09 - Kunjungan

489 47 5
                                        


Di suatu tempat yang gelap dan sunyi, hanya lampu redup di sudut ruangan yang memberikan sedikit cahaya, memantulkan bayangan samar di dinding. Aroma kopi yang baru saja diseduh menguar, tapi atmosfernya jauh dari nyaman. 

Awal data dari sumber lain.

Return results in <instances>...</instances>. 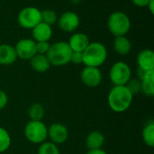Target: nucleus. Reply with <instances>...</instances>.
I'll list each match as a JSON object with an SVG mask.
<instances>
[{
	"label": "nucleus",
	"instance_id": "12",
	"mask_svg": "<svg viewBox=\"0 0 154 154\" xmlns=\"http://www.w3.org/2000/svg\"><path fill=\"white\" fill-rule=\"evenodd\" d=\"M137 68L146 72L154 71V53L151 49L142 50L136 58Z\"/></svg>",
	"mask_w": 154,
	"mask_h": 154
},
{
	"label": "nucleus",
	"instance_id": "26",
	"mask_svg": "<svg viewBox=\"0 0 154 154\" xmlns=\"http://www.w3.org/2000/svg\"><path fill=\"white\" fill-rule=\"evenodd\" d=\"M50 46L51 44H49V42H38L36 43V52L38 54L46 55L50 49Z\"/></svg>",
	"mask_w": 154,
	"mask_h": 154
},
{
	"label": "nucleus",
	"instance_id": "4",
	"mask_svg": "<svg viewBox=\"0 0 154 154\" xmlns=\"http://www.w3.org/2000/svg\"><path fill=\"white\" fill-rule=\"evenodd\" d=\"M107 28L115 37L124 36L131 28V20L129 16L122 11L113 12L108 16Z\"/></svg>",
	"mask_w": 154,
	"mask_h": 154
},
{
	"label": "nucleus",
	"instance_id": "23",
	"mask_svg": "<svg viewBox=\"0 0 154 154\" xmlns=\"http://www.w3.org/2000/svg\"><path fill=\"white\" fill-rule=\"evenodd\" d=\"M38 154H60L58 145L51 142H44L40 144L38 148Z\"/></svg>",
	"mask_w": 154,
	"mask_h": 154
},
{
	"label": "nucleus",
	"instance_id": "9",
	"mask_svg": "<svg viewBox=\"0 0 154 154\" xmlns=\"http://www.w3.org/2000/svg\"><path fill=\"white\" fill-rule=\"evenodd\" d=\"M102 73L99 68L85 66L80 73V80L88 88H97L102 83Z\"/></svg>",
	"mask_w": 154,
	"mask_h": 154
},
{
	"label": "nucleus",
	"instance_id": "32",
	"mask_svg": "<svg viewBox=\"0 0 154 154\" xmlns=\"http://www.w3.org/2000/svg\"><path fill=\"white\" fill-rule=\"evenodd\" d=\"M70 1V3H72L73 5H79V4H80V2L82 1V0H69Z\"/></svg>",
	"mask_w": 154,
	"mask_h": 154
},
{
	"label": "nucleus",
	"instance_id": "30",
	"mask_svg": "<svg viewBox=\"0 0 154 154\" xmlns=\"http://www.w3.org/2000/svg\"><path fill=\"white\" fill-rule=\"evenodd\" d=\"M85 154H107L106 151L103 149H98V150H92V151H88Z\"/></svg>",
	"mask_w": 154,
	"mask_h": 154
},
{
	"label": "nucleus",
	"instance_id": "22",
	"mask_svg": "<svg viewBox=\"0 0 154 154\" xmlns=\"http://www.w3.org/2000/svg\"><path fill=\"white\" fill-rule=\"evenodd\" d=\"M11 136L9 133L3 127H0V153L6 152L11 146Z\"/></svg>",
	"mask_w": 154,
	"mask_h": 154
},
{
	"label": "nucleus",
	"instance_id": "1",
	"mask_svg": "<svg viewBox=\"0 0 154 154\" xmlns=\"http://www.w3.org/2000/svg\"><path fill=\"white\" fill-rule=\"evenodd\" d=\"M133 101L134 95L125 86H114L107 95L109 108L117 113L126 112L131 107Z\"/></svg>",
	"mask_w": 154,
	"mask_h": 154
},
{
	"label": "nucleus",
	"instance_id": "15",
	"mask_svg": "<svg viewBox=\"0 0 154 154\" xmlns=\"http://www.w3.org/2000/svg\"><path fill=\"white\" fill-rule=\"evenodd\" d=\"M17 60V55L13 45L7 44H0V65H11Z\"/></svg>",
	"mask_w": 154,
	"mask_h": 154
},
{
	"label": "nucleus",
	"instance_id": "16",
	"mask_svg": "<svg viewBox=\"0 0 154 154\" xmlns=\"http://www.w3.org/2000/svg\"><path fill=\"white\" fill-rule=\"evenodd\" d=\"M105 143V136L101 132L93 131L89 133L86 138V146L88 151L102 149Z\"/></svg>",
	"mask_w": 154,
	"mask_h": 154
},
{
	"label": "nucleus",
	"instance_id": "2",
	"mask_svg": "<svg viewBox=\"0 0 154 154\" xmlns=\"http://www.w3.org/2000/svg\"><path fill=\"white\" fill-rule=\"evenodd\" d=\"M83 54V64L88 67L99 68L107 58V50L100 42H90Z\"/></svg>",
	"mask_w": 154,
	"mask_h": 154
},
{
	"label": "nucleus",
	"instance_id": "8",
	"mask_svg": "<svg viewBox=\"0 0 154 154\" xmlns=\"http://www.w3.org/2000/svg\"><path fill=\"white\" fill-rule=\"evenodd\" d=\"M17 58L22 60H31L36 54V42L32 38H23L14 46Z\"/></svg>",
	"mask_w": 154,
	"mask_h": 154
},
{
	"label": "nucleus",
	"instance_id": "10",
	"mask_svg": "<svg viewBox=\"0 0 154 154\" xmlns=\"http://www.w3.org/2000/svg\"><path fill=\"white\" fill-rule=\"evenodd\" d=\"M59 27L67 33H72L78 29L80 24L79 16L72 11H66L58 17L57 20Z\"/></svg>",
	"mask_w": 154,
	"mask_h": 154
},
{
	"label": "nucleus",
	"instance_id": "14",
	"mask_svg": "<svg viewBox=\"0 0 154 154\" xmlns=\"http://www.w3.org/2000/svg\"><path fill=\"white\" fill-rule=\"evenodd\" d=\"M32 40L38 42H48L52 35V28L51 25L41 22L32 29Z\"/></svg>",
	"mask_w": 154,
	"mask_h": 154
},
{
	"label": "nucleus",
	"instance_id": "19",
	"mask_svg": "<svg viewBox=\"0 0 154 154\" xmlns=\"http://www.w3.org/2000/svg\"><path fill=\"white\" fill-rule=\"evenodd\" d=\"M141 93L147 97L154 96V71L148 72L141 79Z\"/></svg>",
	"mask_w": 154,
	"mask_h": 154
},
{
	"label": "nucleus",
	"instance_id": "13",
	"mask_svg": "<svg viewBox=\"0 0 154 154\" xmlns=\"http://www.w3.org/2000/svg\"><path fill=\"white\" fill-rule=\"evenodd\" d=\"M72 52H81L83 53L88 45L90 44L89 37L84 33H75L73 34L68 42Z\"/></svg>",
	"mask_w": 154,
	"mask_h": 154
},
{
	"label": "nucleus",
	"instance_id": "25",
	"mask_svg": "<svg viewBox=\"0 0 154 154\" xmlns=\"http://www.w3.org/2000/svg\"><path fill=\"white\" fill-rule=\"evenodd\" d=\"M125 87L130 91V93L134 96L141 93V80L138 79L137 77L131 78L128 83L125 84Z\"/></svg>",
	"mask_w": 154,
	"mask_h": 154
},
{
	"label": "nucleus",
	"instance_id": "21",
	"mask_svg": "<svg viewBox=\"0 0 154 154\" xmlns=\"http://www.w3.org/2000/svg\"><path fill=\"white\" fill-rule=\"evenodd\" d=\"M44 115V107L39 103H34L31 104L28 108V116L30 118V121H42Z\"/></svg>",
	"mask_w": 154,
	"mask_h": 154
},
{
	"label": "nucleus",
	"instance_id": "18",
	"mask_svg": "<svg viewBox=\"0 0 154 154\" xmlns=\"http://www.w3.org/2000/svg\"><path fill=\"white\" fill-rule=\"evenodd\" d=\"M30 64L32 68L37 73H45L51 66L46 55L38 54H36L30 60Z\"/></svg>",
	"mask_w": 154,
	"mask_h": 154
},
{
	"label": "nucleus",
	"instance_id": "28",
	"mask_svg": "<svg viewBox=\"0 0 154 154\" xmlns=\"http://www.w3.org/2000/svg\"><path fill=\"white\" fill-rule=\"evenodd\" d=\"M8 103V95L3 90H0V111L5 108Z\"/></svg>",
	"mask_w": 154,
	"mask_h": 154
},
{
	"label": "nucleus",
	"instance_id": "7",
	"mask_svg": "<svg viewBox=\"0 0 154 154\" xmlns=\"http://www.w3.org/2000/svg\"><path fill=\"white\" fill-rule=\"evenodd\" d=\"M17 22L21 27L32 30L42 22L41 10L34 6L24 7L19 12L17 15Z\"/></svg>",
	"mask_w": 154,
	"mask_h": 154
},
{
	"label": "nucleus",
	"instance_id": "5",
	"mask_svg": "<svg viewBox=\"0 0 154 154\" xmlns=\"http://www.w3.org/2000/svg\"><path fill=\"white\" fill-rule=\"evenodd\" d=\"M27 141L33 144H42L48 138V127L42 121H29L23 130Z\"/></svg>",
	"mask_w": 154,
	"mask_h": 154
},
{
	"label": "nucleus",
	"instance_id": "29",
	"mask_svg": "<svg viewBox=\"0 0 154 154\" xmlns=\"http://www.w3.org/2000/svg\"><path fill=\"white\" fill-rule=\"evenodd\" d=\"M134 5L138 7H146L150 2V0H132Z\"/></svg>",
	"mask_w": 154,
	"mask_h": 154
},
{
	"label": "nucleus",
	"instance_id": "24",
	"mask_svg": "<svg viewBox=\"0 0 154 154\" xmlns=\"http://www.w3.org/2000/svg\"><path fill=\"white\" fill-rule=\"evenodd\" d=\"M41 16H42V22L51 26L56 24L58 20V15L56 12L51 9H45V10L41 11Z\"/></svg>",
	"mask_w": 154,
	"mask_h": 154
},
{
	"label": "nucleus",
	"instance_id": "20",
	"mask_svg": "<svg viewBox=\"0 0 154 154\" xmlns=\"http://www.w3.org/2000/svg\"><path fill=\"white\" fill-rule=\"evenodd\" d=\"M142 137L143 143L149 146L150 148H152L154 146V122L150 121L148 122L142 132Z\"/></svg>",
	"mask_w": 154,
	"mask_h": 154
},
{
	"label": "nucleus",
	"instance_id": "27",
	"mask_svg": "<svg viewBox=\"0 0 154 154\" xmlns=\"http://www.w3.org/2000/svg\"><path fill=\"white\" fill-rule=\"evenodd\" d=\"M70 63L74 64H83V54L81 52H72L70 56Z\"/></svg>",
	"mask_w": 154,
	"mask_h": 154
},
{
	"label": "nucleus",
	"instance_id": "6",
	"mask_svg": "<svg viewBox=\"0 0 154 154\" xmlns=\"http://www.w3.org/2000/svg\"><path fill=\"white\" fill-rule=\"evenodd\" d=\"M109 78L114 86H125L132 78V70L126 63L116 62L110 68Z\"/></svg>",
	"mask_w": 154,
	"mask_h": 154
},
{
	"label": "nucleus",
	"instance_id": "3",
	"mask_svg": "<svg viewBox=\"0 0 154 154\" xmlns=\"http://www.w3.org/2000/svg\"><path fill=\"white\" fill-rule=\"evenodd\" d=\"M71 54L72 50L70 49L68 42L59 41L51 44L46 56L51 65L60 67L70 63Z\"/></svg>",
	"mask_w": 154,
	"mask_h": 154
},
{
	"label": "nucleus",
	"instance_id": "11",
	"mask_svg": "<svg viewBox=\"0 0 154 154\" xmlns=\"http://www.w3.org/2000/svg\"><path fill=\"white\" fill-rule=\"evenodd\" d=\"M48 138H50V142L56 145L62 144L69 139V130L62 123H52L48 127Z\"/></svg>",
	"mask_w": 154,
	"mask_h": 154
},
{
	"label": "nucleus",
	"instance_id": "17",
	"mask_svg": "<svg viewBox=\"0 0 154 154\" xmlns=\"http://www.w3.org/2000/svg\"><path fill=\"white\" fill-rule=\"evenodd\" d=\"M114 50L120 55H127L132 50V43L125 36H117L115 38L113 43Z\"/></svg>",
	"mask_w": 154,
	"mask_h": 154
},
{
	"label": "nucleus",
	"instance_id": "31",
	"mask_svg": "<svg viewBox=\"0 0 154 154\" xmlns=\"http://www.w3.org/2000/svg\"><path fill=\"white\" fill-rule=\"evenodd\" d=\"M147 7L149 8V11L151 12V14H152V15H153V13H154V0H150V2H149V4H148Z\"/></svg>",
	"mask_w": 154,
	"mask_h": 154
}]
</instances>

Seorang pria duduk di sofa kulit hitam, jemarinya melingkari cangkir kopi hangat. Matanya tajam menatap cairan gelap di dalamnya seolah merenungkan sesuatu yang dalam. 

Langkah halus seorang wanita terdengar mendekat. Dengan hati-hati, ia berdiri di hadapan pria itu. 

“Bagaimana?” tanya pria itu, suaranya dingin, nyaris seperti bisikan. 

Wanita itu menegakkan tubuh, mencoba menyembunyikan rasa gugup. “Tidak berubah,” jawabnya singkat, yakin. 

Pria itu mendongak perlahan, matanya seperti pisau yang menembus ketenangan wanita di depannya. “Kamu yakin?” tanyanya, nadanya datar tapi penuh tekanan. 

“Tentu.” 

Sejenak, keheningan menyelimuti mereka. Namun, ketegangan itu pecah seketika. Pria itu berdiri dengan gerakan cepat, membuat kopi di tangannya berguncang. Tanpa ragu, ia melemparkan cangkir itu ke lantai. 

Prang!

Pecahan cangkir berserakan di lantai, bercampur dengan noda kopi yang mengalir. Wanita itu terperanjat, melangkah mundur dengan napas tertahan. 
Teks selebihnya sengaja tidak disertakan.